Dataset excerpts
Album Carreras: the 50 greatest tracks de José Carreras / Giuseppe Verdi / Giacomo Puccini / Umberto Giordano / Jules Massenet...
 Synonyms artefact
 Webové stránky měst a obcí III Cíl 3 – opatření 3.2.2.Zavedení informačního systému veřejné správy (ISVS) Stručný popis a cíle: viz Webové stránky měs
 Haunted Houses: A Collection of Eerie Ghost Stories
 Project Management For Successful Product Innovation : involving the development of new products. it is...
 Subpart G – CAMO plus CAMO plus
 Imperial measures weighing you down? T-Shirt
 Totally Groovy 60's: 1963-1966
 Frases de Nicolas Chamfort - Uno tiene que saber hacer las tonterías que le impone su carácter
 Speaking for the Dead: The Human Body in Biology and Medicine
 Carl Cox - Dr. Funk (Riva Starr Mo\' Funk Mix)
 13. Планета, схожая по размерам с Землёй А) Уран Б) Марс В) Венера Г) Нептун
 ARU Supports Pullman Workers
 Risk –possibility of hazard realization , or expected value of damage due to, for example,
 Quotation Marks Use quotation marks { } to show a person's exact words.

What to do: Print exactly the stretch of lines beginning with the one that holds "Risk –possibility of" and ending at the last line above.

Answer space:
 Risk –possibility of hazard realization , or expected value of damage due to, for example,
 Quotation Marks Use quotation marks { } to show a person's exact words.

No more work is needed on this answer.